Belajar Cerdas, Belajar Berbasiskan Otak

oleh
oleh

Cerdas dengan Makanan

Semua makanan yang baik buat otak itu kita sebut “brain booster”, pengungkit otak. Semua makanan yang merusak otak kita sebut “brain buster”, penghancur otak. Sebelum masuk ke jenis makanan yang dimaksud dan membicarakan pengaruh makanan pada otak, mari kita berkenalan dulu dengan neurotransmitter dan peranannya dalam faal sel-sel otak.

Aktor yang paling berperan dalam “film” otak yakni, neuron. Satu neuron, besarnya satu per seratus ukuran titik di ujung kalimat memiliki puluhan ribu cabang di ujungnya. Cabang-cabang itu disebut dendrite (bahasa Yunani, “pohon”). Dendrit menerima impuls listrik dari neuron yang lain dan mengirimkannya melalui serat panjang yang disebut akson.

Akson dikelilingi oleh mielin. Mielin meningkatkan kecepatan transmisi impuls dan mengalirkan impuls listrik dari badan sel ke ujung akson. Pada ujung akson yang membentuk sinapsis, impuls itu berhenti. Pekerjaan selesai.

Pekerjaan selanjutnya dilakukan oleh molekul kimia yang meloncat menyeberangi celah sinapsis untuk diterima oleh penerima khusus pada neuron berikutnya. Molekul-molekul kimia itu disebut neurotransmitter.

Neurotransmitter yang menyampaikan pikiran dan perasaan kita ke seluruh jaringan saraf, mengubah-ubah kita setiap mikrodetik. Inilah esensi memori, kecerdasan, kreativitas, dan mood.

Neurotransmiter memiliki jenis dan fungsi yang berbeda, contohnya norepinephrin (noradrenalin) berfungsi sebagai printer yang merekam informasi dalam memori jangka panjang dan membantu mengembangkan sinapsis baru yang berhubungan dengan memori, Endorphin berfungsi sebagai penenang dan penghilang rasa, Serotonin berfungsi memberikan efek rileks dan tenang, dll

Serotonin seperti yang disebutkan diatas adalah salah satu jenis neurotransmiter yang mengatur kerja otak. Jika serotonin di otak Anda menurun, Anda akan mengalami depresi. Agar Anda riang kembali, tingkatkan serotonin Anda.
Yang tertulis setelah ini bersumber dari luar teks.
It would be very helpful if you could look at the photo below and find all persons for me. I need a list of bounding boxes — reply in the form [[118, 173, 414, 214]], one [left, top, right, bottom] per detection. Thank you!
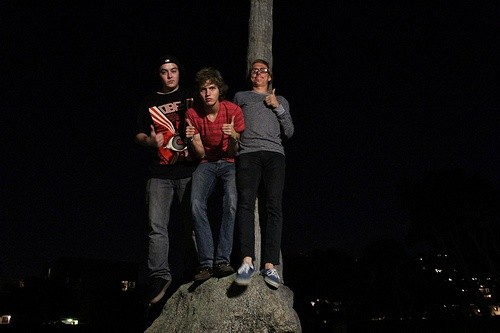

Caranya: makan makanan yang meningkatkan serotonin seperti cokelat, minyak ikan, vitamin B6, disamping berolahraga dan latihan-latihan fisik lainnya.

Ikan dan minyak ikan adalah makanan yang baik bagi perkembangan otak karena mengandung omega-3. Omega-3 disebut juga sebagai asam lemak esensial, karena orang jika ingin tetap sehat maka harus mengkonsumsinya.

Omega-3 juga terdapat dalam daging rusa, daging kerbau, minyak canola, minyak zaitun, dan sayuran hijau atau dari hasil kerja tubuh mengolah sebagian asam lemak dari kacang, sayuran dan daging yang tidak berlemak.

Selain omega-3, otak juga membutuhkan omega-6 yang diperoleh dari jagung, kedelai, sereal, telur, kebanyakan minyak goreng dan makanan cepat saji. Perbandingan yang ideal antara omega-3 dan omega-6 adalah 1 : 1. Namun pada makanan modern, perbandingan itu sudah sampai pada tingkat yang menakutkan 50 : 1.